Frank, Dodd villains in housing meltdown

A government crusade in the 1990s set the stage for the mortgage and housing bubble. As detailed in previous columns, Congress passed laws and Presidents took actions to make cheap money available to unqualified borrowers, and punished banks that didn’t comply.

The dawning of the 2000s decade saw the federal housing locomotive roaring down the track, with the liberals in Congress pouring on the coal. Social-engineering regulators had already pushed banks to lend almost $1 trillion for mortgages to low-income clients and inner-city projects, mostly funneling the money through HUD to questionable leftist “community groups” like ACORN. The goal of these groups was to force mortgage giants Fannie Mae and Freddie Mac to slacken mortgage-loan standards. These groups taught their “clients” that the government was their savior and their key to well-being, while the financial system was their enemy. Barack Obama worked for one of these groups in Chicago.

The poster children for wrong-headedness and villainy in Congress’s promotion of the rising mortgage bubble were legislators Rep. Barney Frank and Sen. Chris Dodd.

Fannie and Freddie, backed by taxpayers, had funded hundreds of billions in subprime loans and purchased hundreds of billions more, some with down payments of less than 10 percent.
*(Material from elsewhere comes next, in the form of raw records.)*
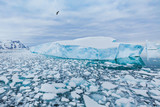 Antarctica nature beautiful landscape, bird flying over icebergs - 217568747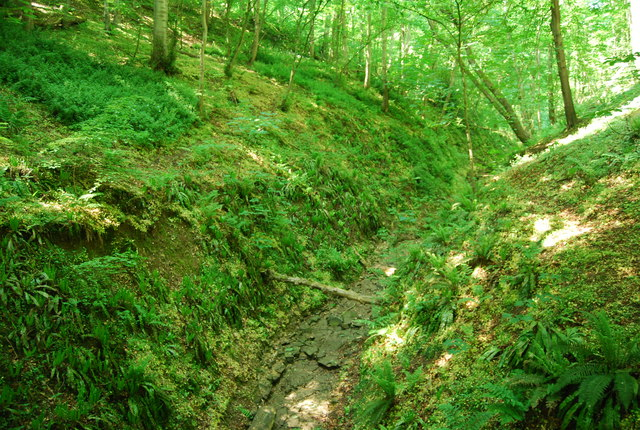Dry stream bed, Dyke Wood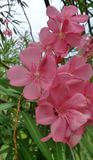 Pink Oleander flower shrup background Stock Image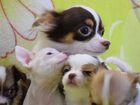 Фото в Собаки и щенки Продажа собак, щенков Чихуахуа, мини, классика (клеймо РКФ). Реальные в Москве 18000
By 2000, it was becoming clear they were out of control. But Frank opposed a bill to reform Fan and Fred, saying “there is no federal liability there whatsoever.” Later, he proclaimed that they “posed no threat to the treasury,” that their problems were “overblown” and “exaggerated”. (The federal bailout of Fan and Fred would later cost taxpayers $224–$360 billion.) But his most astounding statement came in 2003, when he proposed Fan and Fred should make risky loans: “I want to roll the dice a little bit more in this situation towards subsidized housing…” Barney Frank has a near-perfect record of opposing any sort of reform of Fan and Fred.
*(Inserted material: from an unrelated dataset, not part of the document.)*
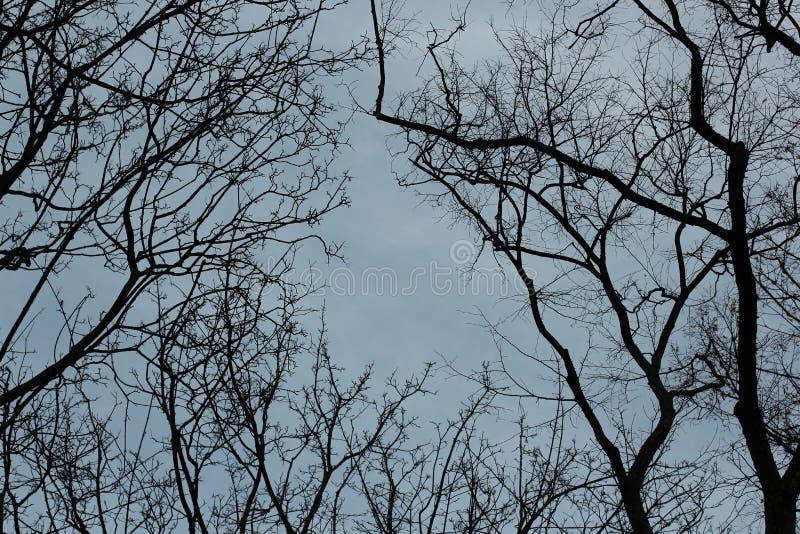 Branches d'arbre vides sur le fond avec un ciel clair de soirée en hiver Fond gothique photographie stock libre de droits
Sen. Dodd kept the mortgage money gushing, labeling Fan and Fred “one of the great success stories of all time” and urged “caution” in restricting their activities. Sen. Chuck Schumer chimed in, defending the two mortgage giants for having “done a very, very good job.” It was also Frank who allowed Fan and Fred to securitize and guarantee larger mortgages.

In 2001, President George Bush raised red flags and sounded warning bells in his 2002 budget request, saying “Fannie and Freddie are potential problems.” In his 2003 budget, Bush’s warnings were upgraded to “systemic risk that could spread beyond the housing sector”, and he pushed Congress to establish a “strong, world-class regulatory agency to oversee Fannie and Freddie”. Bush’s legislation was blocked by Dodd, Schumer, and Obama in the Senate, who conveniently accepted significant campaign contributions from Fan and Fred. Over in the House, Barney Frank stated that Fan and Fred were “financially sound…. I do not see financial losses…scenarios.” In 2003, Bush proposed a capital-reserve requirement for Fan and Fred, but was again ignored by Congress.

In 2004, an OMB investigation found fraudulent bookkeeping at Fannie Mae. The Wall Street Journal stated “the company was cooking the books — big time.” Yet, the Republican Congress held no hearings, no one went to jail or was punished. But in 2005, the Fannie’s CEO Franklin Raines and CFO Tim Howard were forced to leave when the accounting scandal was confirmed. Unbelievably, the combined “golden parachute” exit payment to them was $260 million! This was their reward for contributing upwards of $20 million in campaign contributions to politicians, and spending $150 million to $170 million on lobbying Congress. Obama ranked number two in campaign donations from Fan and Fred, taking over $125,000, and Chris Dodd was tops at $165,000. Rahm Emanuel – later chief of staff to President Obama – pocketed $320,000 for a 14-month stint at Freddie.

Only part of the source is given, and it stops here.